L’art de passer à côté du vrai problème

Sous couvert de réguler les plateformes, le gouvernement évite soigneusement de répondre au problème de l’éducation sexuelle des enfants. Encore une fois, il préfère agir sur les conséquences (l’accès aux contenus à caractère pornographique par les mineur·es) plutôt que de s’occuper du fond du problème, qui est l’échec de l’éducation sexuelle en France.

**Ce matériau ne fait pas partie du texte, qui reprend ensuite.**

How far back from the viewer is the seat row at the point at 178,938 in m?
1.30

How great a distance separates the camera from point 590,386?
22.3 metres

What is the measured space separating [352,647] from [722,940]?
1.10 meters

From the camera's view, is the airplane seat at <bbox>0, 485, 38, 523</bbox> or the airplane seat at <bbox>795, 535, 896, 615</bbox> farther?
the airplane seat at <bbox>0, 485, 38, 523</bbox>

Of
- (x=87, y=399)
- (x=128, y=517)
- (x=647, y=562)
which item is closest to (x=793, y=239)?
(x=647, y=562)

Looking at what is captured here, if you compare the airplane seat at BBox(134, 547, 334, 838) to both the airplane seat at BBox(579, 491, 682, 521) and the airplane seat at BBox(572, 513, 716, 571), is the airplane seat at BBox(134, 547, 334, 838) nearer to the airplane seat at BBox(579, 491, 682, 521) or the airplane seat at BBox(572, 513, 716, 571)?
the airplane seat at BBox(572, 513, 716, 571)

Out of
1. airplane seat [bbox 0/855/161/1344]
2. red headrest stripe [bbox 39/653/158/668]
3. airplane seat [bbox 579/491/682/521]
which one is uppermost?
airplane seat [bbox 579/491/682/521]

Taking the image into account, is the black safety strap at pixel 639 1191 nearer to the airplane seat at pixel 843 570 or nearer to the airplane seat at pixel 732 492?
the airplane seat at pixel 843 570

Il y a un an, le Haut Conseil à l’égalité entre les femmes et les hommes (HCE) tirait la sonnette d’alarme sur le sexisme à l’école. Il notait que, loin d’être un lieu d’éducation des enfants aux questions d’égalité de genre, l’école, au contraire, « entretient et amplifie les stéréotypes de sexe ». S’il relève également que l’accès à la pornographie peut être une des raisons de la culture du viol prégnante (bien que celle-ci ne soit pas propre aux pornographies mais se diffuse dans toutes les strates de la société), il ne préconise pas la censure des sites. Au contraire, le HCE presse les pouvoirs publics de s’attaquer à la racine du problème à l’école : les enseignements obligatoires à la sexualité ne sont pas assurés, le harcèlement, le cyberharcèlement et les violences en ligne ne sont pas traitées à la hauteur des enjeux, il n’existe pas d’obligation de justes représentation et proportion de figures féminines dans les manuels, programmes scolaires et sujets d’examen. En effet, seul·es 15 % des élèves bénéficient des trois séances d’éducation à la sexualité obligatoires pendant l’année scolaire jusqu’à la fin du lycée alors même qu’elles sont prévues dans la loi depuis 2001. Cette carence grave de l’éducation nationale a récemment conduit les associations Sidaction, Planning Familial et SOS Homophobie à saisir la justice pour faire appliquer la loi. Or, comme le rappellent ces associations, « l’éducation à la sexualité, c’est donc moins de grossesses non désirées, moins d’IST, moins de VIH, moins de violences sexistes et sexuelles, moins de discriminations et de violences LGBTIphobes, plus de consentement, plus de comportements responsables, plus d’autonomie, plus de respect de soi même et de l’autre, plus de confiance en soi, plus d’égalité entre les femmes et les hommes ». Le Défenseur des droits faisait le même constat en 2021 de la nécessité d’accompagner et d’aider les enfants au lieu de leur rajouter de nouvelles interdictions : « Il est par ailleurs nécessaire de déployer la prévention à l’école, afin de mieux protéger les enfants de l’exposition précoce à la pornographie. Il convient également de renforcer les campagnes de sensibilisation auprès des enfants, adolescents et de leurs familles (éducation à la vie affective, relationnelle et sexuelle […]) ».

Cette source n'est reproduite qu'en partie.